Granted, she is from Los Angeles and I am from about the furthest thing from Los Angeles. She grew up with a single mom; I grew up with a single dad. But like Gorman, I fell in love with poetry from a very young age (although my very young age was much before Amanda’s) because it felt like one of the only ways I could truly express myself. I wrote a ton of (really bad) poems as a kid, as an adolescent, and beyond. I still write bad poems when there’s a really big feeling I have that I don’t know how else to get through. For every poem I have had published, there are 20 more sitting in a folder.
And like Gorman, I have a speech impediment, too. Sometimes my stutter is barely noticeable if I am relaxed, not overthinking my speech, and talking to people I know, like when I read books to my kids. Other times, especially when I am talking to new people or speaking up in front of people, my brain will completely short-circuit my speech and cripple my ability to get through certain sounds without stuttering. And the longer I am away from regularly talking to people, like a whole year working from home in quarantine, the worse my stutter gets. It’s like, 18 months away, but I am already dreading doing book readings for Community Klepto and stuttering over certain words. Good thing I didn’t name my protagonist Millie or Rachel.

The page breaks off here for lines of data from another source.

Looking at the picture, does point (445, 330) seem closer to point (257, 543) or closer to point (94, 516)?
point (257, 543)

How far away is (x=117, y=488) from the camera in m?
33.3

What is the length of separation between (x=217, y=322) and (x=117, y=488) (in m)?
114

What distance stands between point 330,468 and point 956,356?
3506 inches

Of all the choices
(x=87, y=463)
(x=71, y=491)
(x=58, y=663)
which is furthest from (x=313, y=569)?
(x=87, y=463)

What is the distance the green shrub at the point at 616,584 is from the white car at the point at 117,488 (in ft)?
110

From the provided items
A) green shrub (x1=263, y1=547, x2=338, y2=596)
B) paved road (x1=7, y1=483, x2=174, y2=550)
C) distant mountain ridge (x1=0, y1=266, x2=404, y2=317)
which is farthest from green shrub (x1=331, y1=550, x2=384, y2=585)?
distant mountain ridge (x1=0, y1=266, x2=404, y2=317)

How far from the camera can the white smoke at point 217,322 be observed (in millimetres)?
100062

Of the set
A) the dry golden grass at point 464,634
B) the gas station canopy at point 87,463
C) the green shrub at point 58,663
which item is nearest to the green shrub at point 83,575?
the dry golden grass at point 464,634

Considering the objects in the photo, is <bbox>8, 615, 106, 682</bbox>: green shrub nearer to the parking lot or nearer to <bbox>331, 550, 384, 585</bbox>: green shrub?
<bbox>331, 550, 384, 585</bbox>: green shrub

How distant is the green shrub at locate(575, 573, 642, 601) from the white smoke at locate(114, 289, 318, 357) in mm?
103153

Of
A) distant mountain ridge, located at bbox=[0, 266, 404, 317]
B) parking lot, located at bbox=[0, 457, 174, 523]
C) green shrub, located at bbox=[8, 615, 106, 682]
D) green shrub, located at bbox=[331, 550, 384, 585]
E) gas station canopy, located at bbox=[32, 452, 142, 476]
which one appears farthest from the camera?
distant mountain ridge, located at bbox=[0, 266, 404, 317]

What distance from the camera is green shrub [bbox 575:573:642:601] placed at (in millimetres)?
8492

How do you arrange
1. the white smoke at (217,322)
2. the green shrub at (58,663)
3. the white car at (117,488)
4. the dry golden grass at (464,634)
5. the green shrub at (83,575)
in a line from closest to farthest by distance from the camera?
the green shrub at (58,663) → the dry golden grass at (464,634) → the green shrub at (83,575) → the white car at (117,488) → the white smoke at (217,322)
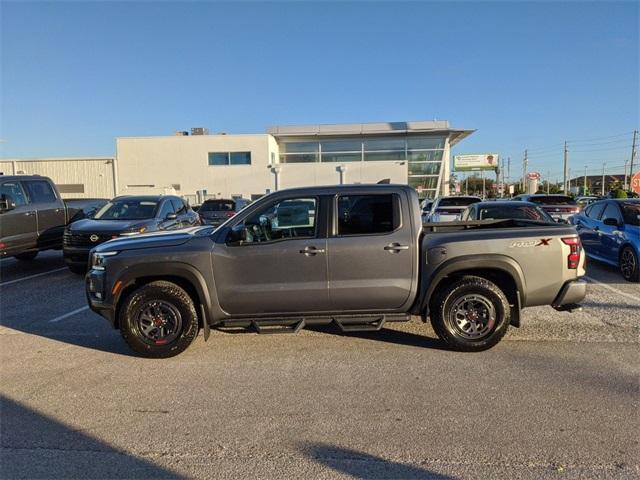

Poetry is a very solitary, deeply personal art. For most poets, it’s one of the only ways to express feelings and emotions they may not even consciously know they’re feeling. Refining a poem to use just the right words in a very concise form is long, tedious work. “The Hill We Climb” wasn’t written overnight. I’m no Amanda Gorman, but a poem of that length would have taken me weeks, maybe months. When we see a poem like “The Hill We Climb” read aloud for a few minutes on a national stage for the whole world to see, it’s easy to forget the long, lonely work of turning those personal thoughts into something worth reading. Watching someone who’s fought struggles with speech read her heart’s work so passionately and eloquently in front of the entire world… that’s incredibly inspiring to me.
It’s become part of my weekday monthly routine to listen to a poetry podcast while I walk around the block, drink my coffee, and wake the fuck up. Hearing Padraig O’Tuama read on Poetry Unbound sets the tone for the rest of my day and it’s been a great way to get introduced to new poets beyond the Seamus Haney and Emily Dickinson I had to read in college. Poets, especially modern poets, don’t get a lot of respect. They’re viewed as weirdos (and to be fair, some are – I distinctly remember going to a slam poetry open mic for extra credit and hearing a very hairy dude tell us not to clap for him because he was not a poet, but a conduit for a higher power). It’s easy to see poetry as something kitschy or woke or elitist. But after Tuesday, more people bought poetry than ever, and a 22-year-old poet is going to be taking her kitschy, woke, elitist work straight to the bank. And that’s awesome.